Produzione[modifica | modifica wikitesto]

Alla fine degli anni '60, mentre erano all'opera come assistenti di Francis Ford Coppola nella lavorazione del film The Rain People (uscito nel 1969), George Lucas e Steven Spielberg incoraggiarono l'amico produttore, sceneggiatore e regista John Milius a scrivere un film sulla guerra in Vietnam (va anche ricordato che Milius si era proposto per essere arruolato nel conflitto ma la sua domanda era stata respinta a causa dell'asma di cui soffriva). Così, spinto da Lucas e Spielberg, Milius pensò di adattare la trama del celebre racconto di Joseph Conrad Heart of Darkness (Cuore di Tenebra) allo scenario della guerra in Vietnam.

La genesi[modifica | modifica wikitesto]

La scena immediatamente precedente all'attacco degli elicotteri

Coppola assegnò a Milius 15.000 dollari per sviluppare questa idea, con l'impegno per altri 10,000 in caso di "via libera" alla realizzazione. Milius scrisse una sceneggiatura nel 1969 - chiamata The Psychedelic Soldier - nella quale il testo di Conrad era utilizzato in chiave allegorica, poiché Milius ritenne semplicistico seguire la trama così com'era.

Per il personaggio di Willard (e per alcune caratteristiche di Kurtz) Milius prese a modello il suo amico Fred Rexer. Quest'ultimo affermò di essere stato testimone in prima persona dell'episodio raccontato da Kurtz a Willard, in cui i vietcong tagliano ai bambini di un villaggio le braccia appena vaccinate dagli americani (ma non esistono né controprove su tale specifica vicenda né rapporti militari che citino comportamenti del genere da parte dei vietcong). Più in generale, il personaggio di Kurtz fu modellato sulla biografia di Robert B. Rheault, comandante delle forze speciali in Vietnam.

Il titolo della sceneggiatura fu cambiato da Milius (dall'iniziale The Psychedelic Soldier) in Apocalypse Now dopo che il cineasta americano ebbe notato un badge, molto popolare fra gli hippies degli anni '60, su cui era scritto "Nirvana Now". Fra le altre fonti d'ispirazione, egli stesso citò un articolo di Michael Herr intitolato "The Battle for Khe Sanh", in cui abbondavano riferimenti (si trattava del racconto della famosa battaglia per Khe Sanh, in Vietnam) a droghe, rock'n'roll, e a richieste di interventi aerei autolesionistici da parte delle truppe americane. Anche il film Dr Strangelove (di Stanley Kubrick) compare fra i suoi riferimenti.

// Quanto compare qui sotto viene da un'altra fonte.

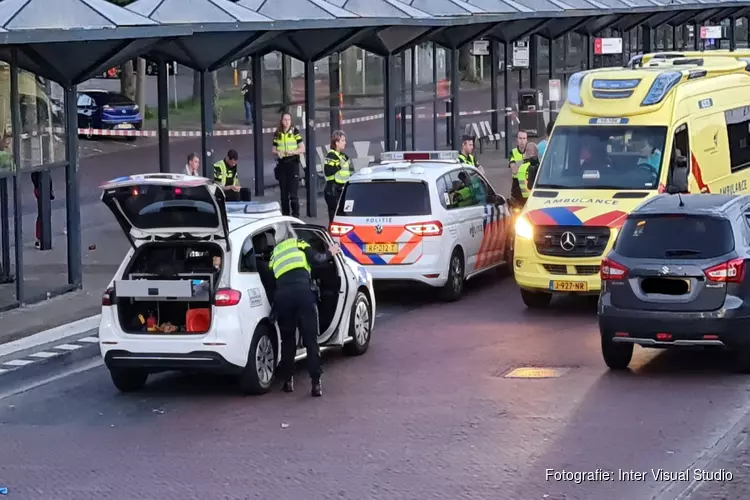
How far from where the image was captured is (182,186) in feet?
39.8

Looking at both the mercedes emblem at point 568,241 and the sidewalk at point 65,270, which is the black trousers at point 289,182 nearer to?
the sidewalk at point 65,270

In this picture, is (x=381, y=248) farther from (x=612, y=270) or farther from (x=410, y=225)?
(x=612, y=270)

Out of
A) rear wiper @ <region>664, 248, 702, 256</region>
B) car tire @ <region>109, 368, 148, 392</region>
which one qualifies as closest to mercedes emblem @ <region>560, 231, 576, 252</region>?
rear wiper @ <region>664, 248, 702, 256</region>

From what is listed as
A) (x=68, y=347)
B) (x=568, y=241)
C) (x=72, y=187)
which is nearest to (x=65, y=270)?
(x=72, y=187)

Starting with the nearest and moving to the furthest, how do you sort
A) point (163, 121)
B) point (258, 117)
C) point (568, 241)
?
point (568, 241)
point (163, 121)
point (258, 117)

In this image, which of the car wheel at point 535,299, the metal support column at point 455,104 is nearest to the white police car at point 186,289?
the car wheel at point 535,299

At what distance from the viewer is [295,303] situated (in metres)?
12.4

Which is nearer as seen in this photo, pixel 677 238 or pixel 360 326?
pixel 677 238

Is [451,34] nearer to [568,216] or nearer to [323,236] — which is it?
[568,216]

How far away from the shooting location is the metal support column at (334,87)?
29359 mm

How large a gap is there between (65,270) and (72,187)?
169 cm

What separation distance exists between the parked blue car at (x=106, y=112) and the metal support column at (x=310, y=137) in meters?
17.0

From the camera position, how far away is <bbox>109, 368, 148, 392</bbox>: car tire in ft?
42.0

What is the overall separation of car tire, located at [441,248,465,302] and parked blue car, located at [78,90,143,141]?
83.9 feet
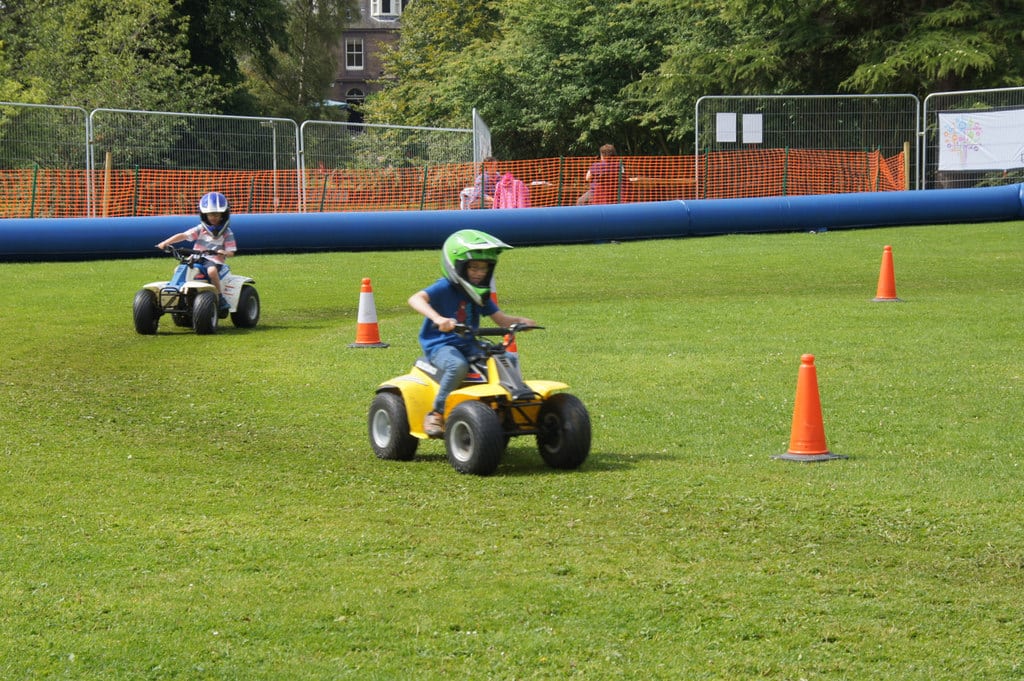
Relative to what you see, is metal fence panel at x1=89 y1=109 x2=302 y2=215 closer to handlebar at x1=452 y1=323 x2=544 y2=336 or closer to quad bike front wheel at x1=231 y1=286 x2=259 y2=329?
quad bike front wheel at x1=231 y1=286 x2=259 y2=329

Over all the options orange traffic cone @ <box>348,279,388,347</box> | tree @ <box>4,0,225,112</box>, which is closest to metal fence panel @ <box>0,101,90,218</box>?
orange traffic cone @ <box>348,279,388,347</box>

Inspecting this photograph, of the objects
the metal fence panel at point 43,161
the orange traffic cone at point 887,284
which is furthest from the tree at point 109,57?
the orange traffic cone at point 887,284

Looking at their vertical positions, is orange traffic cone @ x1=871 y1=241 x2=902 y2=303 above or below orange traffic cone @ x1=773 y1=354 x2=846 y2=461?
above

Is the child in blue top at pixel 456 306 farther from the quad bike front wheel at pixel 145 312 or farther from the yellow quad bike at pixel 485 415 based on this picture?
the quad bike front wheel at pixel 145 312

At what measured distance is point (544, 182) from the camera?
34781mm

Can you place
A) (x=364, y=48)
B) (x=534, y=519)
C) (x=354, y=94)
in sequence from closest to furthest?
(x=534, y=519) < (x=364, y=48) < (x=354, y=94)

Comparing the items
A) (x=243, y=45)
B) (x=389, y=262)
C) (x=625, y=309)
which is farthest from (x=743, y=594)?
(x=243, y=45)

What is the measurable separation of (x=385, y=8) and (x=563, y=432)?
11315 cm

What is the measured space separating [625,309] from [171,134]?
15.2 meters

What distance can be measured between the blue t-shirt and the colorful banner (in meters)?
26.0

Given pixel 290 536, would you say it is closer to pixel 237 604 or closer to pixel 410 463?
pixel 237 604

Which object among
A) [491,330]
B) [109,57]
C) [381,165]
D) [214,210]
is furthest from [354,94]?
[491,330]

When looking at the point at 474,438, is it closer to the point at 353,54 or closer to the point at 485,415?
the point at 485,415

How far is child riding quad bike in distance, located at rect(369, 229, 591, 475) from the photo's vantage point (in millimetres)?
8688
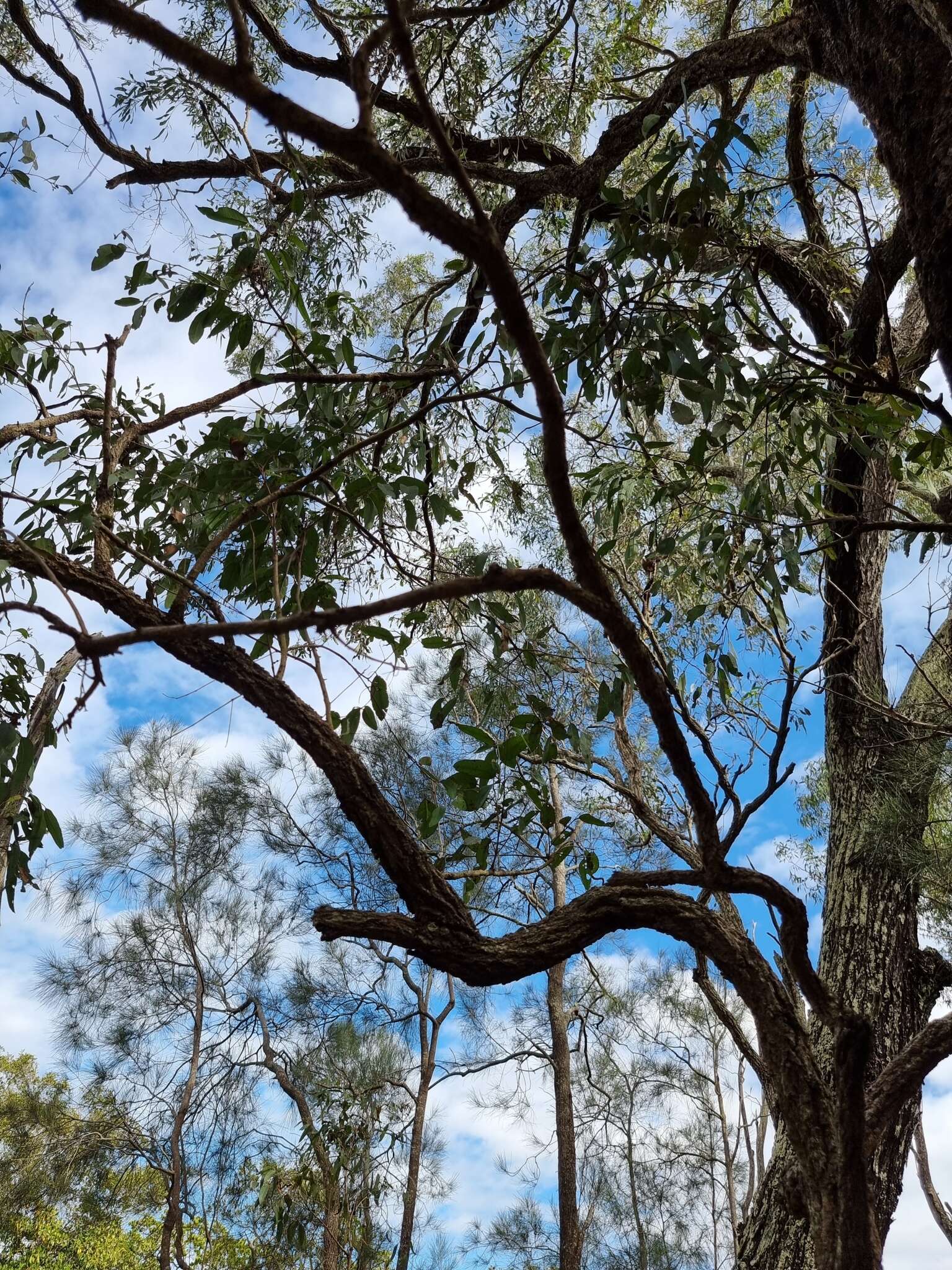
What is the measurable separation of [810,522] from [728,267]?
0.50m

Milius scrisse l'opera pensando a Lucas come miglior regista possibile. Comunque, prima di giungere al momento operativo (e alla scelta del regista), Lucas lavorò quattro anni con Milius, mentre faceva altre cose importanti, fra cui la stesura della sceneggiatura di Star Wars. Nel frattempo, il produttore Gary Kurtz si recò nelle Filippine in cerca di possibili locations. L'intenzione di Lucas e Kurtz era di girare il film sia nelle risaie tra Stockton e Sacramento, in California, sia in alcune evocative località in Vietnam: il budget doveva aggirarsi sui 2 milioni di dollari e la pellicola doveva essere girata con tecnica documentaristica (economica), ricorrendo a telecamere da 16 mm e a veri soldati (dopo tutto, quando vennero considerate queste possibilità, la guerra era ancora in corso). Di fatto, a causa di ovvie preoccupazioni riguardanti l'incolumità e la sicurezza del cast e della troupe, ma a causa soprattutto degli impegni di Lucas con American Graffiti e Star Wars, Lucas stesso dovette posticipare tutto.

La pre produzione[modifica | modifica wikitesto]

Con i co-produttori Fred Roos e Gray Frederickson, Coppola discusse, nella primavera del 1974, l'opportunità di produrre il film. Chiese prima a Lucas e poi a Milius di dirigere Apocalypse Now, ma entrambi erano coinvolti in altri progetti: Lucas aveva avuto il via libera per girare Star Wars. Così Coppola cominciò a pensare di poter fare da solo e concepì l'idea di un film che fosse un'esperienza di guerra per gli spettatori; un film massimamente coinvolgente, nel quale i temi etici fossero supportati da un impatto visuale ed emotivo altissimo.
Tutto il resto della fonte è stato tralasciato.